La malinconia di Usa-chan continuò ancora per qualche giorno e il suo padroncino sembrava più cupo del solito, sempre preso a rimuginare su questo problema; Mori lo osservava da lontano, come sempre, ma lasciava che il cugino risolvesse la questione da sé.
Finché un giorno, durante l’intervallo, lo trovò affacciato ad una delle grandi finestre del corridoio: gli si accostò e vide, giù nel parco, Tamaki Suoh, il nuovo studente arrivato da poco dalla Francia (figlio, si vociferava, del Preside), che si sbracciava davanti allo sguardo annoiato dei gemelli Hitachiin.
– Sai Takashi? – disse Honey senza guardarlo, la voce appena più bassa del solito – Tamaki-kun mi ha chiesto se voglio entrare nel suo club… Dice che – continuò, con una leggera luce negli occhi – Dice che potrò avere i dolci, i peluche e tutte le cose carine che voglio…

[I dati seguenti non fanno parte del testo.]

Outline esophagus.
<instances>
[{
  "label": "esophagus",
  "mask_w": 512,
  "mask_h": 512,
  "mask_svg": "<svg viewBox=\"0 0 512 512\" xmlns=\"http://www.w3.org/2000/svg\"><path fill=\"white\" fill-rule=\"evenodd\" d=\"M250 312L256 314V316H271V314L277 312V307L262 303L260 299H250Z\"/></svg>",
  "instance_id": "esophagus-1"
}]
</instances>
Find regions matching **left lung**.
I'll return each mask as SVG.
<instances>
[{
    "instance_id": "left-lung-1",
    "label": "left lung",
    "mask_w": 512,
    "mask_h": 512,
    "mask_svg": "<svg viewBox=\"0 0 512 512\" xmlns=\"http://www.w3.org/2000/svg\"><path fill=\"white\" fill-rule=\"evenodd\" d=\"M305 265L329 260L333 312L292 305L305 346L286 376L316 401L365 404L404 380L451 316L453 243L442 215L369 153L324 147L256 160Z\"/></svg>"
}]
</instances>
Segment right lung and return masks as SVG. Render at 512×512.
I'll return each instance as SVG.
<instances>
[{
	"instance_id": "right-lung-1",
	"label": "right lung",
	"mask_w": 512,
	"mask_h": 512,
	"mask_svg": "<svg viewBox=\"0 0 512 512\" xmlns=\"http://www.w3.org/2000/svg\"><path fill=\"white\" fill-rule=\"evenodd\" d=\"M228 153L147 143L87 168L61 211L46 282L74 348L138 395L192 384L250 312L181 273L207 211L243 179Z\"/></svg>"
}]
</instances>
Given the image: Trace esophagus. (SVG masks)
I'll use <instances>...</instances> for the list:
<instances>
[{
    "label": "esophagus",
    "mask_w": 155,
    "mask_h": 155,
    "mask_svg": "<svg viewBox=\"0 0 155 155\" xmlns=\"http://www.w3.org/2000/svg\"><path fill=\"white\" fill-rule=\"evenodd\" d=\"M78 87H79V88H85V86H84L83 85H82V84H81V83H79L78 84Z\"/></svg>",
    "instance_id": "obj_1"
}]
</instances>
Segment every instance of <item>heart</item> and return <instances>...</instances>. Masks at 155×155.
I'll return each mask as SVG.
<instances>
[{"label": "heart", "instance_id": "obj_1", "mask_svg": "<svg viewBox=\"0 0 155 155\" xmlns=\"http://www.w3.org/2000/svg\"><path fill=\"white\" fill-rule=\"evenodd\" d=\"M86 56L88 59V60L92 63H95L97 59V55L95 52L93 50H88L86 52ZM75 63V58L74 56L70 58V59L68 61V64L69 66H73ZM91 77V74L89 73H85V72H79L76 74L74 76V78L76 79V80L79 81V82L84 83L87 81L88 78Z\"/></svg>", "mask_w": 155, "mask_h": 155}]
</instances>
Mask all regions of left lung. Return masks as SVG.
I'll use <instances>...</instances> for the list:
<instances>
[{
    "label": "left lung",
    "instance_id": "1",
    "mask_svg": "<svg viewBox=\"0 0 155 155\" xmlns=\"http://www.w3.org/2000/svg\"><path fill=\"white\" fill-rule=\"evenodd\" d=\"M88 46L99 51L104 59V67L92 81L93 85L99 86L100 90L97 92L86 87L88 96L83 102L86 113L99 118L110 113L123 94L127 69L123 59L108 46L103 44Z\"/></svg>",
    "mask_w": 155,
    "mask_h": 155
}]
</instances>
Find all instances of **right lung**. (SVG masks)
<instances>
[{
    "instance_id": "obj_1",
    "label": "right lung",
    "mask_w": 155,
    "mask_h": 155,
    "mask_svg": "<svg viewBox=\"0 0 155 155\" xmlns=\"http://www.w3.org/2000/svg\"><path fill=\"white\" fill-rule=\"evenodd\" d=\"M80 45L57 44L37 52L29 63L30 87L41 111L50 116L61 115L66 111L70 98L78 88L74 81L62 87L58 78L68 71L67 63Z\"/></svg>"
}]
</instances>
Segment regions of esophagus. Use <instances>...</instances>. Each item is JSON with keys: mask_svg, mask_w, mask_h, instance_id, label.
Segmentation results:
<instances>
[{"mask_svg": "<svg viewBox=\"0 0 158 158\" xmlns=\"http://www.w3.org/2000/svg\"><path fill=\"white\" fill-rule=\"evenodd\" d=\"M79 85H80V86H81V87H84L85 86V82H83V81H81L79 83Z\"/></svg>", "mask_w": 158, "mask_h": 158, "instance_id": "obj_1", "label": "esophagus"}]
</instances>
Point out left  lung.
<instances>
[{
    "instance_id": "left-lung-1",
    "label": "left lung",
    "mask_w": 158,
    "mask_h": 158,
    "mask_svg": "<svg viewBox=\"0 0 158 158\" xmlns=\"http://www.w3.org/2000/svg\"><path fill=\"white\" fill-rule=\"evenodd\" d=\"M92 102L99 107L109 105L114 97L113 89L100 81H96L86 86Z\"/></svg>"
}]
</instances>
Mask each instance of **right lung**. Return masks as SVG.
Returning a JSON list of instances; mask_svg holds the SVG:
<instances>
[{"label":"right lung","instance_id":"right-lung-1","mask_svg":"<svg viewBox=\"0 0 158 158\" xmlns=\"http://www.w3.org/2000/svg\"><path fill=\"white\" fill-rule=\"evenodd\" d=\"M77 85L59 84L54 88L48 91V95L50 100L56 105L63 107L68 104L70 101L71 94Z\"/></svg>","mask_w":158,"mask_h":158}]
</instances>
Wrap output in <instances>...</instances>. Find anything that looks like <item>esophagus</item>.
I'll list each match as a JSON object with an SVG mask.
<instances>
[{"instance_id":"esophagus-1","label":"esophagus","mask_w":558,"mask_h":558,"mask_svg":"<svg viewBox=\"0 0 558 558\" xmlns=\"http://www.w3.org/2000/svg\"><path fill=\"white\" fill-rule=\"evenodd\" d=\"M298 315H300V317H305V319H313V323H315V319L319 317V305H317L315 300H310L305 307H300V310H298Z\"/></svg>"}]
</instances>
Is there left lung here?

Mori continuò a guardare il ragazzo biondo che si sbracciava ancora, imperterrito, là nel cortile, sempre più infervorato.
– Tu che dici, Takashi?
Guardò per un attimo il cugino: c’era ancora quella luce piccola piccola sul suo viso, che gli ricordava altri giorni e un altro Mitsukuni, più felice, più spensierato – Tu puoi fare tutto quello che vuoi – rispose.
Honey si voltò verso di lui, sgranando gli occhi per la sorpresa – E… e se non va bene per mio pa…
Mori gli accarezzò i capelli, troncando le sue parole – Tu puoi fare quello che vuoi, Mitsukuni – ripeté.
Honey si voltò verso la finestra e guardò Tamaki che tampinava ancora i gemelli Hitachiin, determinato e illuminato di quel sorriso che  lui, da lì, non poteva vedere, ma che aveva incontrato il giorno in cui quel ragazzo sconosciuto gli si era presentato per proporgli di entrare nel club che desiderava fondare e gli aveva parlato di quella che, secondo lui, era la “vera forza”.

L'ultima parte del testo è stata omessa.